**DATA FOR THIS EXERCISE**
[Start of Attachment]

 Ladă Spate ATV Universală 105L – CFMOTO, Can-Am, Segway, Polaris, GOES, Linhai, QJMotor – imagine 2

[End of Attachment]
[Start of Attachment]

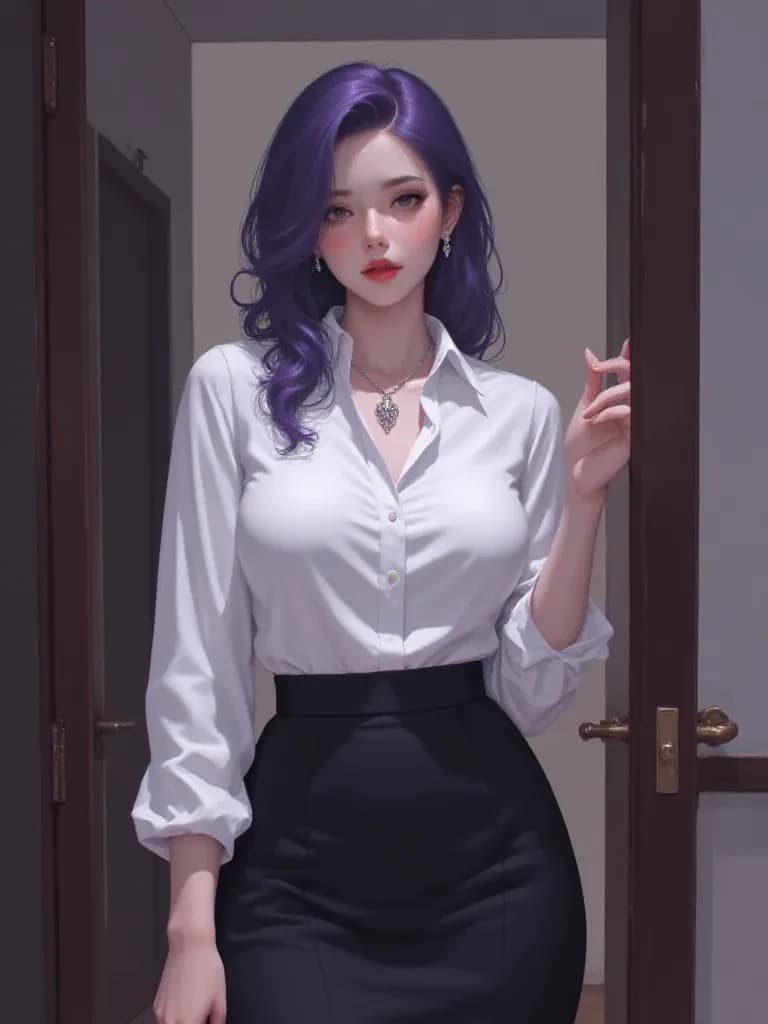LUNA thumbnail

[End of Attachment]
[Start of Attachment]

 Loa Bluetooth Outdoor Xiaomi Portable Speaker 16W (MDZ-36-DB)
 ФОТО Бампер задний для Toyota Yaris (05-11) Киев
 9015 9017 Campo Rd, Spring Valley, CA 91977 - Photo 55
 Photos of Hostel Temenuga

[End of Attachment]

**EXERCISE DIRECTIONS**
From the line containing "ФОТО Бампер задний" down to the line containing "Photos of Hostel Temenuga" in the material above, reproduce every line exactly, including the two end lines.

**OUTPUT OF THE TASK**
 ФОТО Бампер задний для Toyota Yaris (05-11) Киев
 9015 9017 Campo Rd, Spring Valley, CA 91977 - Photo 55
 Photos of Hostel Temenuga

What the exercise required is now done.